A return to Grates Cove
“It’s a dangerous business, Frodo, going out your door. You step onto the road, and if you don’t keep your feet, there’s no knowing where you might be swept off to.”
― J.R.R. Tolkien, The Lord of the Rings
This has been a long time in coming. Almost six years, in fact. In July of 2006, John, Katherine and I found ourselves in Grates Cove, at the northern tip of the Avalon Peninsula, clambering over rock walls and thoroughly enjoying ourselves.
That impression stuck and we have resolved for some time to return to Grates Cove and re-acquaint ourselves with the topography and history of this remarkable place. We were also curious to see if and how things had changed, given that several new businesses have opened in the area and there has been a growing interest in tourism in some of Newfoundland’s out-of-the-way spots.

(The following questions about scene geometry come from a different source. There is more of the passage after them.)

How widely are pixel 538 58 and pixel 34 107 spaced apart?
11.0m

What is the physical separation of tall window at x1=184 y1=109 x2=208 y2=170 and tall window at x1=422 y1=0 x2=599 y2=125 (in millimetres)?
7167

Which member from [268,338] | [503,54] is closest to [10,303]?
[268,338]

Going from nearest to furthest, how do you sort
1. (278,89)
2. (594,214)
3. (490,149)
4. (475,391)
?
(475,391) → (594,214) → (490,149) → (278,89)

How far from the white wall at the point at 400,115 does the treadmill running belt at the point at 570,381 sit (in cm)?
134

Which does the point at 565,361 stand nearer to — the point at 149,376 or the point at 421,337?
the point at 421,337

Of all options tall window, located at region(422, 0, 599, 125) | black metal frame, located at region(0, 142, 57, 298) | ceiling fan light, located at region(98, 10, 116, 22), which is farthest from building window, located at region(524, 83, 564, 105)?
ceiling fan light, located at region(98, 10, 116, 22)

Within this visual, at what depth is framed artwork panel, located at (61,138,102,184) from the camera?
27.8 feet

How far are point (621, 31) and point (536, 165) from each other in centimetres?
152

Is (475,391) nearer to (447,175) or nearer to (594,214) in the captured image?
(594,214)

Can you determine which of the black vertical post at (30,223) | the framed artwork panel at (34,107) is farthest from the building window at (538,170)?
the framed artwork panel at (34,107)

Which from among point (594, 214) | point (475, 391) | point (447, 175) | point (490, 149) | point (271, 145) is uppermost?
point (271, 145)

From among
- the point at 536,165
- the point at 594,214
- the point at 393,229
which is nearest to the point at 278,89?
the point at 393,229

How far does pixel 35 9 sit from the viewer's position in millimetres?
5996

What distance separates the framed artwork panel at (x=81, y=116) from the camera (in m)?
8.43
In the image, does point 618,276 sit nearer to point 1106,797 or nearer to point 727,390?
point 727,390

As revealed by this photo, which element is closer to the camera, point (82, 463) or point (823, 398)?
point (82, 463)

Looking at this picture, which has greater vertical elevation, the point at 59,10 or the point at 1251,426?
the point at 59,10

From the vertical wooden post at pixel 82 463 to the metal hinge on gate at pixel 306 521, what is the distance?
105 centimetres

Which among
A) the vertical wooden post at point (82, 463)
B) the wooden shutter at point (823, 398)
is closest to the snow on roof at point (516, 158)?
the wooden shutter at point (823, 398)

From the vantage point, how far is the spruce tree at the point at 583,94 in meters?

Grates Cove never disappoints. Even on a drab day, it’s spectacular. Happily, we had a stellar day, with blue skies, sunshine and just enough of a breeze to keep the bugs off.
We wandered over hill and dale, in awe of the walls. Grates Cove is a National Historic Site, and for good reason. Many places have rock walls. Many places have lots of rock. Few places in Newfoundland have rock and walls in such abundance and used with such ingenuity.
We climbed all over the place, found a geocache and had great fun hopping from rock-to-rock.
I’ve built a few rock walls. It’s not horribly hard work, on the scale that I’ve undertaken, but the walls at Grates Cove are more sophisticated than anything I’ve contemplated. Many are three or four feet high and often two to three feet thick. They took huge amounts of labour and planning to execute.
They were a necessity, though, in a place that has no trees. Fences to keep animals both out and in were necessary, as were root cellars and foundations for buildings. I have often wondered if the culture of wall and stone building in Grates Cove is significantly different from in other places.
It’s interesting to look at the terrain and guess which areas were used for gardens. There is very little natural soil in Grates Cove. What exists was created by the inhabitants using seaweed, manure, compost and any other organic matter that could be gathered.
After a couple of hours of wandering, we strolled through the village. Katherine and Jasper found a grassy spot and did head-stands:
I was on the lookout for Grates Cove Studios, the woodworking studio of Terrance and Courtney Howell. We found their home, where they currently have their small shop and work area. They also have bought the old local schoolhouse and are renovating it to turn it into a shop and public space for hosting workshops and events. To boot, they are also finishing off the renovations on their artists’ retreat cottage (it should be done any day now) and will soon be offering home-cooked meals. I can’t wait to come back later in the summer and see what they’ve wrought!
After enjoying a visit with Terrance and Courtney, we hopped off to climb up the Big Hill for another geocache and a Grate view (pun intended).
It’s a short and relatively easy walk over boardwalk, most of the way. The view at the top is quite dramatic!
Rowan pup came along for the trip and would like to state, unequivocally, that Grates Cove is exceptionally good border collie terrain and she would like to thank the hundreds of tireless workers throughout history who built these excellent rock walls. They apparently make superb jumps and even better balancing beams.
So Grates Cove has changed a bit since I was last there. A list of amenities can be found here. There’s also a fish and chips place and a convenience store in town. The nearest gas station is still Old Perlican, but that’s none too far away. It’s a charming spot that I think is heading in the right direction, tourism-wise. The craft studio and shop is exciting and promises to be even better as time goes on. The only think I’d love to see them do is to map out the trails around the walls better. While it’s certainly easy to cross the heath off-trail, you’re never quite sure if you’re going to the right way and if you might be missing something to which a trail might have led you.
We’ve made tentative plans for a return trip in the fall, with an eye to using our GPS to create some better trail maps and camping out somewhere nearby, since there are still places in Grates Cove that I never seem to get to in one visit.
If you have not yet been to Grates Cove, go! It’s well worth the drive! In fact, why not check out Terrance’s Walking Book Workshop on July 7th & 8th and make the trip? You won’t regret it!